───── TRECHO DA FONTE ─────

Uma proposta indecorosa

Uma proposta indecorosa

O Brasil tem uma elite que se pós-graduou nas escolas da nova economia que ensinam o neo-liberalismo e a globalização. Até ai tudo bem. Afinal, todos os países latinos americanos fizeram o mesmo e, através dessa elite, estão aplicando exatamente a mesma receita macro-econômica. Não se pode esperar muita imaginação e criatividade nesse pessoal. Entretanto, o que é grave é que a elite brasileira parece que não fez todos os deveres de casa e portanto, entendeu errado o que foi ensinado.


Um dos mais reluzentes representantes dessa elite é o atual secretário de energia do ministério do mesmo nome. Sua postura nos últimos acontecimentos no Congresso e em debates na TV, é o da arrogância agressiva. Dá aulas e brada seus títulos acadêmicos com a maior naturalidade, não mostrando nenhum constrangimento pela situação que o país irá passar, fruto de um modelo que ajudou construir.


No último debate no programa Roda Viva pontificou em alta voz teses altamente discutíveis como se fossem verdades supremas. Uma delas, está no centro da proposta que está colocada para os Brasileiros para a “solução” dessa crise energética. No fundo, ele, um funcionário público, pago pelos nossos impostos, é o “porta-voz” de uma proposta indecorosa! Trata-se da idéia de que os sistemas energéticos, todos, sem exceção, devem adotar o sistema de sinalização econômica baseado no custo marginal internacional. Os preços de geração no Brasil seriam muito baixos, desestimulando os investimentos das novas usinas à gás, salvadoras da nossa penúria energética.


O conceito do custo marginal é simples, apesar do nome que não explica nada. Muito simplificadamente a tese é que os consumidores devem pagar não o custo passado dos investimentos, mas sim, o custo das novas instalações. Tudo muito lindo, pois quem poderia ser contra a viabilização da expansão? Afinal, cobrar dos consumidores um preço que cubra os custos de instalações futuras é o mínimo para garantir a continuidade do suprimento em um cenário de expansão da demanda.


Entretanto, para que essa teoria não cause prejuízos à sociedade, impõe-se ao poder público uma obrigação. É preciso saber se as unidades programadas estão sendo consideradas com um mínimo de lógica econômica. As usinas mais baratas devem ser construídas antes de opções mais caras, pois num cenário de expansão da demanda como o brasileiro, quem garante que não estaria ocorrendo o inverso? Sob essa inocente aparência academica, um verdadeiro assalto poderia ser praticado contra o consumidor. Evidentemente, esse governo não está interessado nessa responsabilidade, e, mais do que isso, destruiu o sistema de planejamento que ordenava as usinas por ordem de custo. Hoje o “custo marginal” brasileiro está uma bagunça!

───── INFORMAÇÕES EXIBIDAS ─────

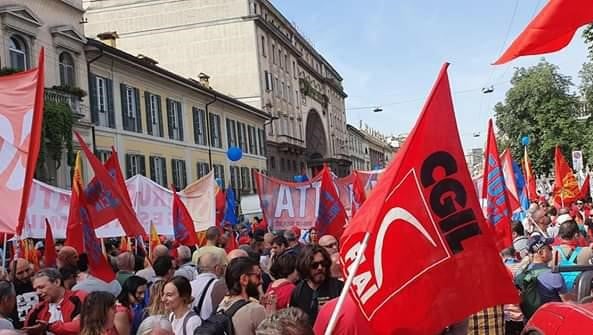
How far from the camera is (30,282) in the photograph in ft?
22.9

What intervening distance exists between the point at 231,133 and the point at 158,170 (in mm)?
11479

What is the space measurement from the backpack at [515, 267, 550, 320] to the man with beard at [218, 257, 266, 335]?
225cm

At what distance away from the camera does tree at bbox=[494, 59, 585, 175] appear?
49000 millimetres

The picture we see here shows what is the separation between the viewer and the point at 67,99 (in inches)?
992

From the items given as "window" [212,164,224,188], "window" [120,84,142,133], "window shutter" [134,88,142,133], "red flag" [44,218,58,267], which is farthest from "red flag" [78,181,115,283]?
"window" [212,164,224,188]

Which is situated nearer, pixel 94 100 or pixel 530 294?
pixel 530 294

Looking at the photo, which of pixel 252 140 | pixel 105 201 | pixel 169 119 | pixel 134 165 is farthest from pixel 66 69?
pixel 252 140

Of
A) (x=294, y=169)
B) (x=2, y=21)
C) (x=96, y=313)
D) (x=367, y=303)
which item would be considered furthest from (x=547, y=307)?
(x=294, y=169)

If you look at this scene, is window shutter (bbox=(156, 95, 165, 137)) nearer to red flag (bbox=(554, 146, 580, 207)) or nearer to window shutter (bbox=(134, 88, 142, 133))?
window shutter (bbox=(134, 88, 142, 133))

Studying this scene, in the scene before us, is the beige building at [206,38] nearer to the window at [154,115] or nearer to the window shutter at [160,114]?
the window shutter at [160,114]

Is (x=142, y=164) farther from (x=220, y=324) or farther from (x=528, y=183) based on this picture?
(x=220, y=324)

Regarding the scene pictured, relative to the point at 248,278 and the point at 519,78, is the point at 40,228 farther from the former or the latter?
the point at 519,78

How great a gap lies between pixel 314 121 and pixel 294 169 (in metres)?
12.3

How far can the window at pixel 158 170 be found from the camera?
33.1 meters
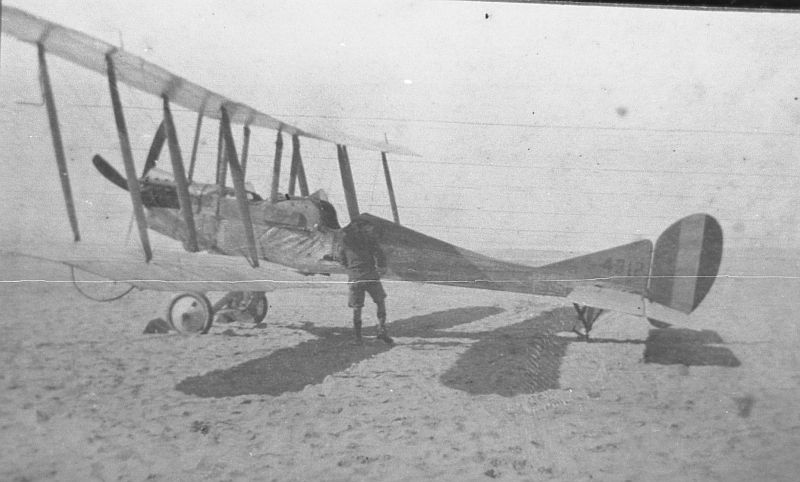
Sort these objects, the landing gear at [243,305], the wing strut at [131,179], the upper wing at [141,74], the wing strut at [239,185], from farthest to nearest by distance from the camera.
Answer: the landing gear at [243,305]
the wing strut at [239,185]
the wing strut at [131,179]
the upper wing at [141,74]

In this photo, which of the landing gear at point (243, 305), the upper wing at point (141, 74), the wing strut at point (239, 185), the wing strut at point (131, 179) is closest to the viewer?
the upper wing at point (141, 74)

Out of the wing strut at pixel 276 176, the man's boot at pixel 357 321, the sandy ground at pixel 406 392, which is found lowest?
the sandy ground at pixel 406 392

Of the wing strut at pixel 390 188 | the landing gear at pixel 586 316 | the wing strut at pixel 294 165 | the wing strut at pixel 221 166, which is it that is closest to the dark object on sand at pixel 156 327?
the wing strut at pixel 221 166

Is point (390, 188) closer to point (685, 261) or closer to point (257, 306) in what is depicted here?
point (257, 306)

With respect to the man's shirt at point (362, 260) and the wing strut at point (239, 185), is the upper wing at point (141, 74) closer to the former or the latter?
the wing strut at point (239, 185)

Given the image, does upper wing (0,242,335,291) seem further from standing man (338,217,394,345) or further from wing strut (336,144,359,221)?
wing strut (336,144,359,221)

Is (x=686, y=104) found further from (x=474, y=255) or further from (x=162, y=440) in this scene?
(x=162, y=440)

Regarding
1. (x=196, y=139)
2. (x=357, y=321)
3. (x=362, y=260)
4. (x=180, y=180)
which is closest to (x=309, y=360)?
(x=357, y=321)
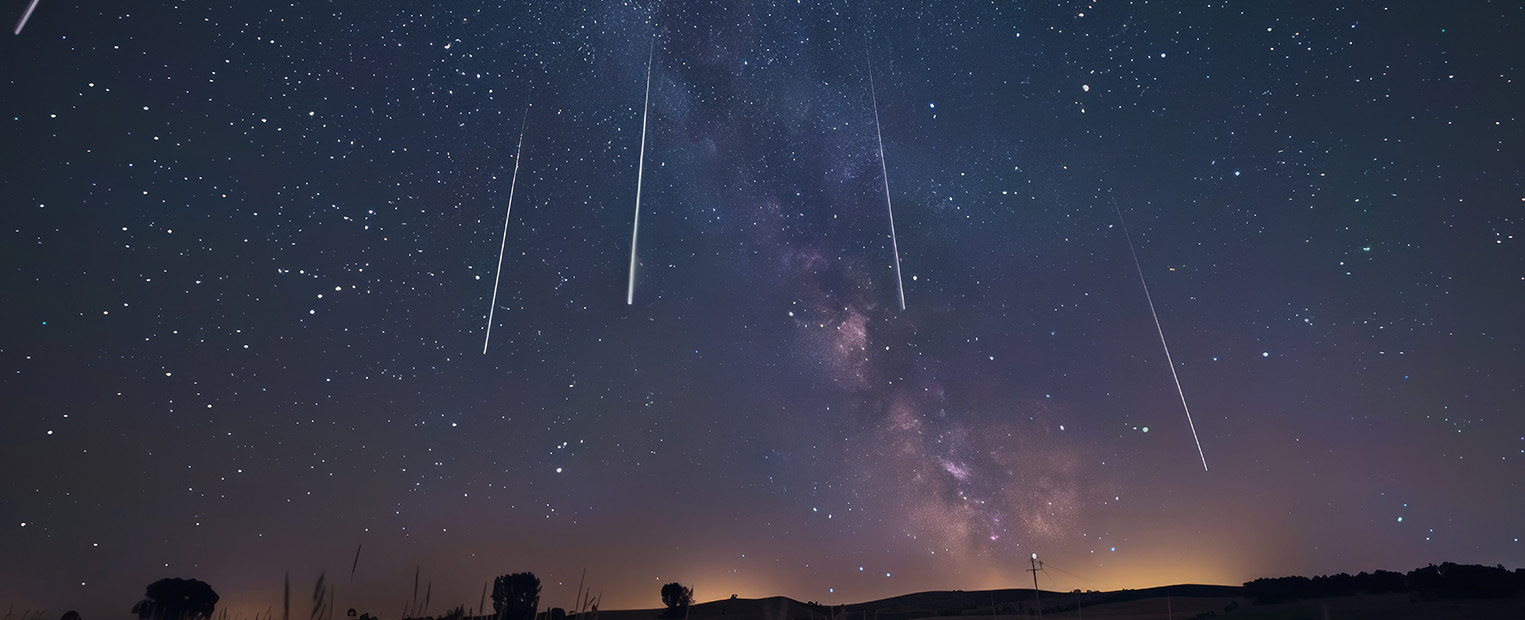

─────

DESAFIOS
A – Segundo o trecho sobre a crise energética, em que programa de TV aconteceu o último debate do secretário de energia?
B – Escreva a continuação do trecho sobre a crise energética a partir da última frase.
As entradas não são necessárias para resolver os exercícios.

RESPOSTAS DOS EXERCÍCIOS
A – No programa Roda Viva.

B –
Ora, o Brasil é reconhecido mundialmente por sua riqueza hídrica. Os rios brasileiros, a maioria do tipo planalto, quando represados formam grandes reservatórios capazes de armazenar 4 a 5 anos de afluências. Como a força da gravidade é gratuíta e a água ainda vem dos céus, a energia elétrica é intrinsecamente barata. Isso possibilitou que tivessemos uma “camada” de energia, a gerada pelas empresas estatais, que custa hoje algo entre US$ 20 e US$ 25/MWh. Mesmo se entregassemos a construção do setor hidráulico brasileiro ao juiz Lalau, ainda assim teríamos energia barata. Essa é uma vantagem comparativa que o Brasil tem. Se eletricidade fosse petróleo, o Brasil seria a Arábia Saudita. (Ver gráfico)



Por incrível que possa parecer, ainda existem projetos hidroelétricos cujo custo da energia produzida está estimado em aproximadamente US$ 15/MWh. Comparem esse custo ao das usinas a gás, no entorno de US$40/MWh.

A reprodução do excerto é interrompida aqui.